Capítulo 1 - O Aeroporto

Acabara de chegar ao aeroporto, cansadíssima de ouvir o taxista lamuriar-se da vida que o Governo lhe estava a fazer, de ouvir todas as histórias que faziam dele o melhor soldado de um qualquer batalhão do regimento de infantaria, onde teria combatido no ultra-mar, as suas malas pesadíssimas faziam-na lembrar que voltara a exagerar na roupa e nos bens que levava, era sempre assim, cada vez que fazia as malas, começava a prometer a si mesma que só levava o essencial e acabava por se ver sentada em cima da mala, a tentar fechá-la. Agora ali à entrada do aeroporto e ignorando o mundo e ou quaisquer olhares, só pensava em descansar.
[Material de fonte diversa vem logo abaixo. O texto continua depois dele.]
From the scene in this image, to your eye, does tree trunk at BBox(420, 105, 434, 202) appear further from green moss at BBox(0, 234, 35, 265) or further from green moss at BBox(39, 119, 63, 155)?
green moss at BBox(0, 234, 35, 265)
O ultimo mês tinha-o passado dentro do centro de investigação, rodeada de de computadores e papel, agora só sonhava em poder-se rodear de livros, arte, compras e sol. A viagem lowcost que encontrara na Internet era ideal para isso mesmo, fugir do mundo por uns dias, aproveitar e pintar um quadro novo para colocar lá em casa e espairecer. Tudo parecia perfeito, só faltavam as amigas que lhe prometeram a vir ajudar e despedir-se dela, sempre dava para a ajudarem a carregar a bagagem.
Na fila para o check-in, baixara-se para tirar o papel com o código impresso, que seria o bilhete, para variar, tirava umas 10 cópias, só para ter a certeza de que não se esquecia de nada, "és um psicótico" pensou Bruno, por estar sempre tão preocupado em controlar a situação, mesmo assim, tinha uma habilidade incrível para se esquecer ou atrapalhar, devido à acumulação de coisas. Depois de tirar a chave do cadeado que fechava a bagagem da carteira, de retirar o bilhete, levanta-se e repara que uma rapariga acabara de lhe passar à frente, antes de reclamar, pensou que estava de férias e que podia esperar, nesse entretanto, não conseguiu deixar de reparar no corpo da jovem morena que carregava malas enormes, envergonhado por estar a admirar tão directamente, começou por sorrir ao sentir-se tão admirador, e por estar a fugir à habitual seriedade, de facto aquele momento, era bem melhor que reuniões, papeis, conferências ou servidores. As calças de ganga não deixavam fugir as linhas traçadas perfeitamente pelo corpo, como se desenhada a carvão e feita à sua imagem, ela ia guardando toda a sua atenção. O top azul justo, deixava ver um pouco das costas, logo após o sedoso cabelo negro e mesmo antes de um traseiro e uma pernas, que embirravam em prender-lhe a atenção. " Alguma filha de um riquinho que veio viajar sozinha porque lhe apeteceu, só pode, com um cabelo assim tão bem tratado e com este ar tão sério, só pode mesmo, ou então mais uma que tem um namorado rico e faz papel de miss... até pode ter um corpo excelente, mas deve ser tão mimada e tão falsa como as outras, concerteza que o primeiro tipo de blaser relusente e com um bonito porta-chaves a leva em dois tempos e o paspalho do actual namorado fica a ver navios em casa, ou então uma daquelas feministas rídiculas que só sabe falar mal dos homens..." pensou ele, e tentou desviar o olhar e o pensamento, um pouco sem sorte... pois no momento em que ia para pegar no telemóvel e verificar se tinha mensagens, começou a ouvir um enorme alarido...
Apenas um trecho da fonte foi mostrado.